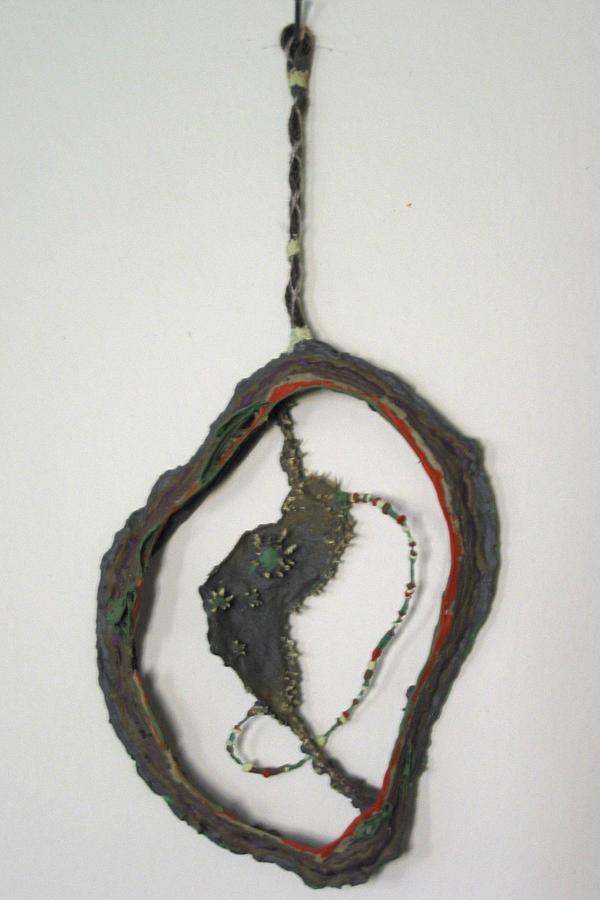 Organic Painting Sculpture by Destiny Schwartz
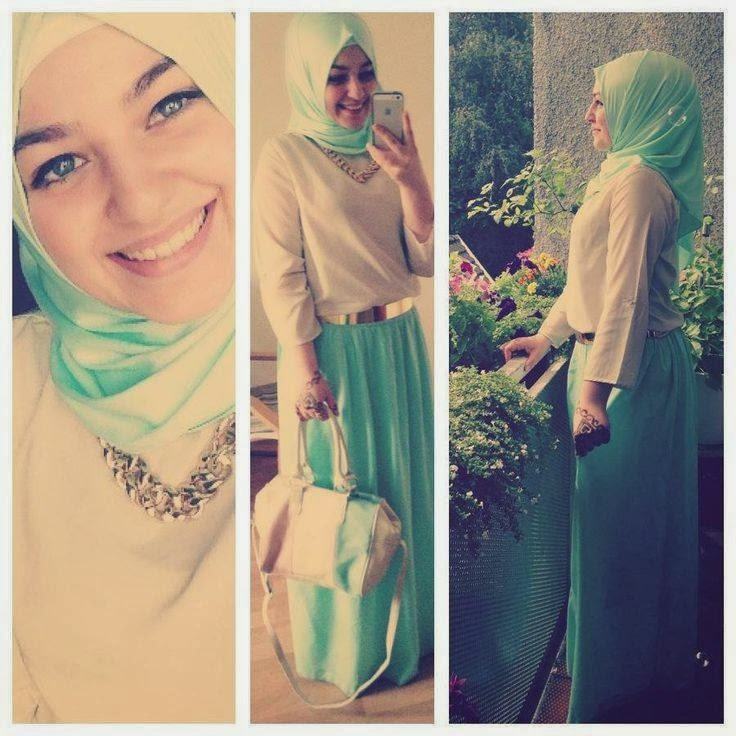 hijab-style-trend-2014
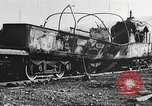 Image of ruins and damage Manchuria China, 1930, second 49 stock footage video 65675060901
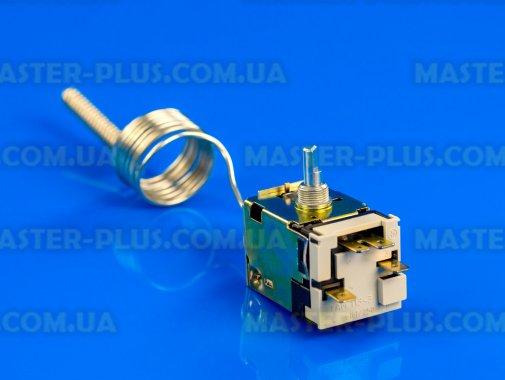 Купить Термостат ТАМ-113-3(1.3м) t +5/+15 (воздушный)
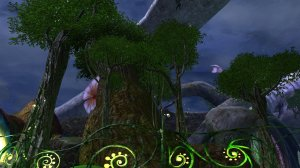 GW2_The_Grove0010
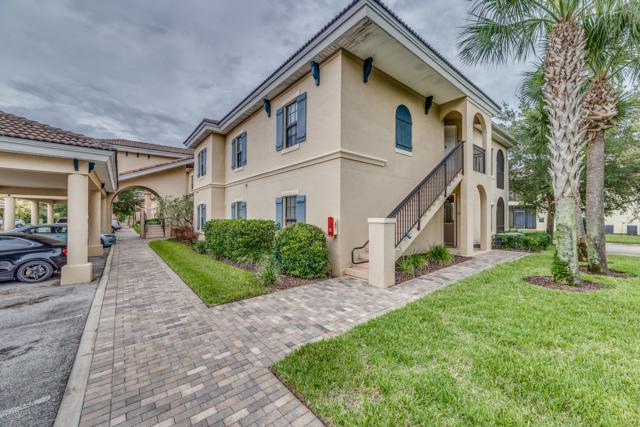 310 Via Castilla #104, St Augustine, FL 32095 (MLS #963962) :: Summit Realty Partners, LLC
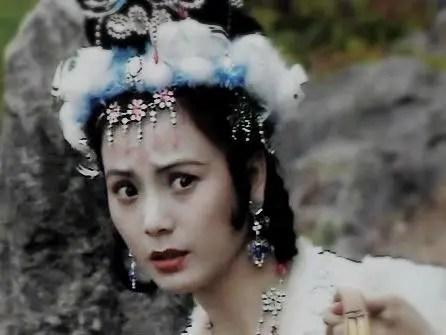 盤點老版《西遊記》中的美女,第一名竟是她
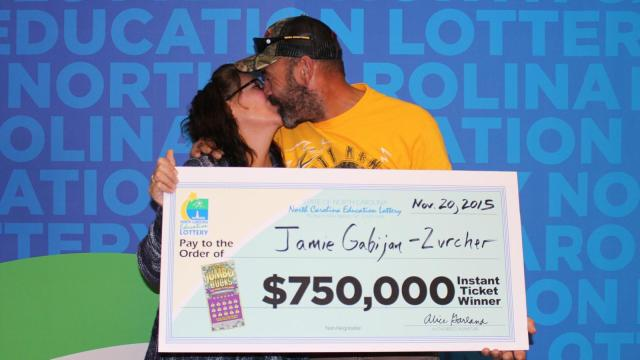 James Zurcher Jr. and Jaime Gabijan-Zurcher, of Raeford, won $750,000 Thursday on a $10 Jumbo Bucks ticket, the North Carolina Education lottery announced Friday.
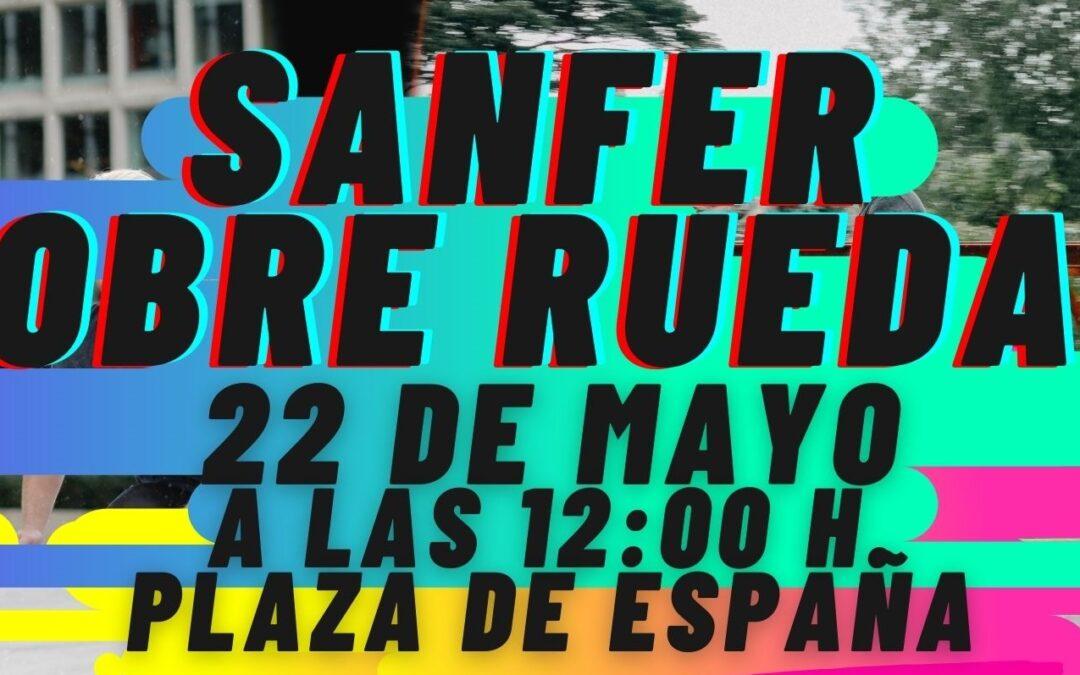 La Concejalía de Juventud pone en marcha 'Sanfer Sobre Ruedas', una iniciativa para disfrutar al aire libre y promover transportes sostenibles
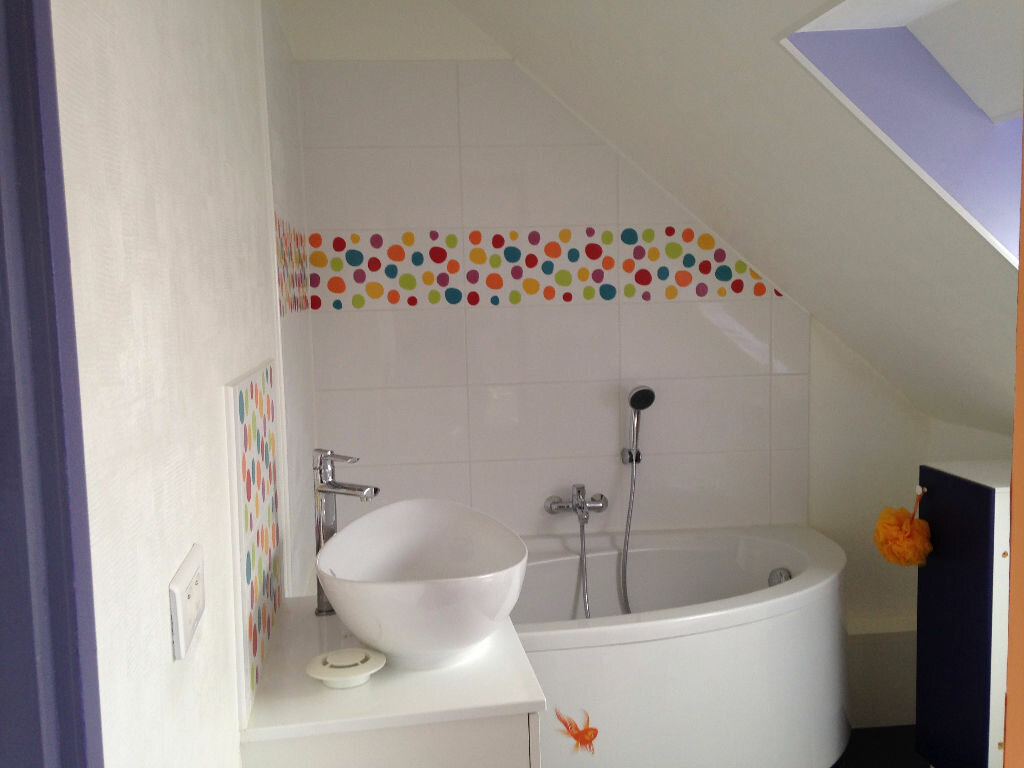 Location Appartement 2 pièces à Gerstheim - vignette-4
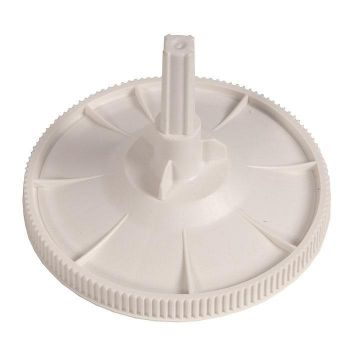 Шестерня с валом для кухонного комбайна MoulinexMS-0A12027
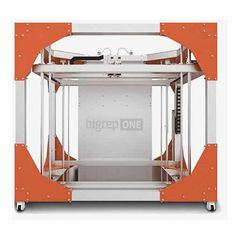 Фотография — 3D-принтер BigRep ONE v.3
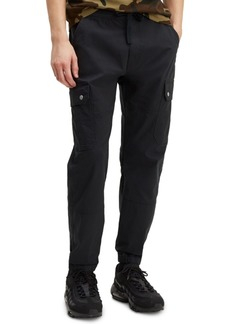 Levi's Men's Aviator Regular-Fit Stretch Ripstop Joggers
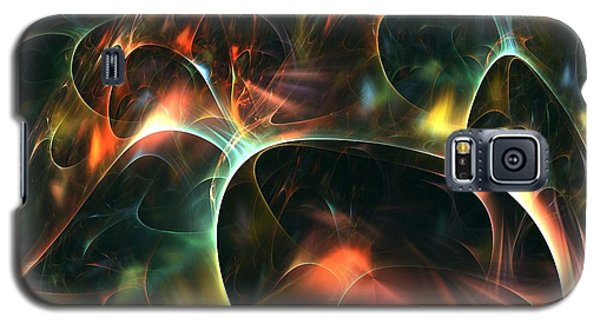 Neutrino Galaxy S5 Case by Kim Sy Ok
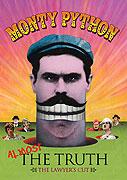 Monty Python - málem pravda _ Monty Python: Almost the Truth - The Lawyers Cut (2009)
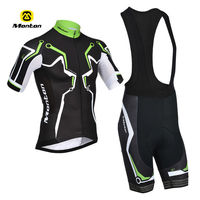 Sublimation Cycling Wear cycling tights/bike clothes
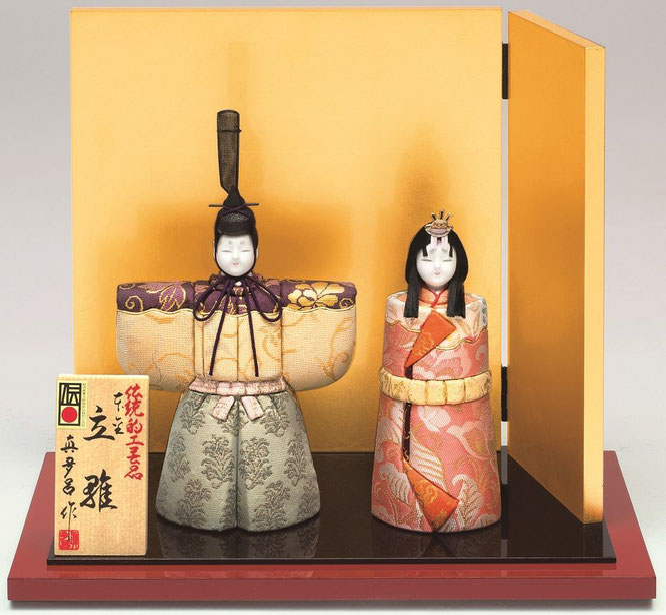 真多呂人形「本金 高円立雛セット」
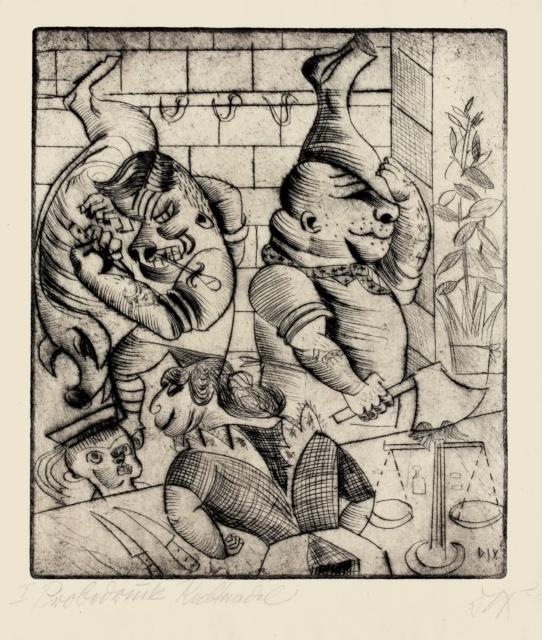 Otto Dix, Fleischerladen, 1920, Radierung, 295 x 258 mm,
# # #
**WORK ORDER**
When a record holds a picture, leave that picture out; copy the rest verbatim.

**ANSWER BELOW**
 Organic Painting Sculpture by Destiny Schwartz
 hijab-style-trend-2014
 Image of ruins and damage Manchuria China, 1930, second 49 stock footage video 65675060901
 Купить Термостат ТАМ-113-3(1.3м) t +5/+15 (воздушный)
 GW2_The_Grove0010
 310 Via Castilla #104, St Augustine, FL 32095 (MLS #963962) :: Summit Realty Partners, LLC
 盤點老版《西遊記》中的美女,第一名竟是她
 James Zurcher Jr. and Jaime Gabijan-Zurcher, of Raeford, won $750,000 Thursday on a $10 Jumbo Bucks ticket, the North Carolina Education lottery announced Friday.
 La Concejalía de Juventud pone en marcha 'Sanfer Sobre Ruedas', una iniciativa para disfrutar al aire libre y promover transportes sostenibles
 Location Appartement 2 pièces à Gerstheim - vignette-4
 Шестерня с валом для кухонного комбайна MoulinexMS-0A12027
 Фотография — 3D-принтер BigRep ONE v.3
 Levi's Men's Aviator Regular-Fit Stretch Ripstop Joggers
 Neutrino Galaxy S5 Case by Kim Sy Ok
 Monty Python - málem pravda _ Monty Python: Almost the Truth - The Lawyers Cut (2009)
 Sublimation Cycling Wear cycling tights/bike clothes
 真多呂人形「本金 高円立雛セット」
 Otto Dix, Fleischerladen, 1920, Radierung, 295 x 258 mm,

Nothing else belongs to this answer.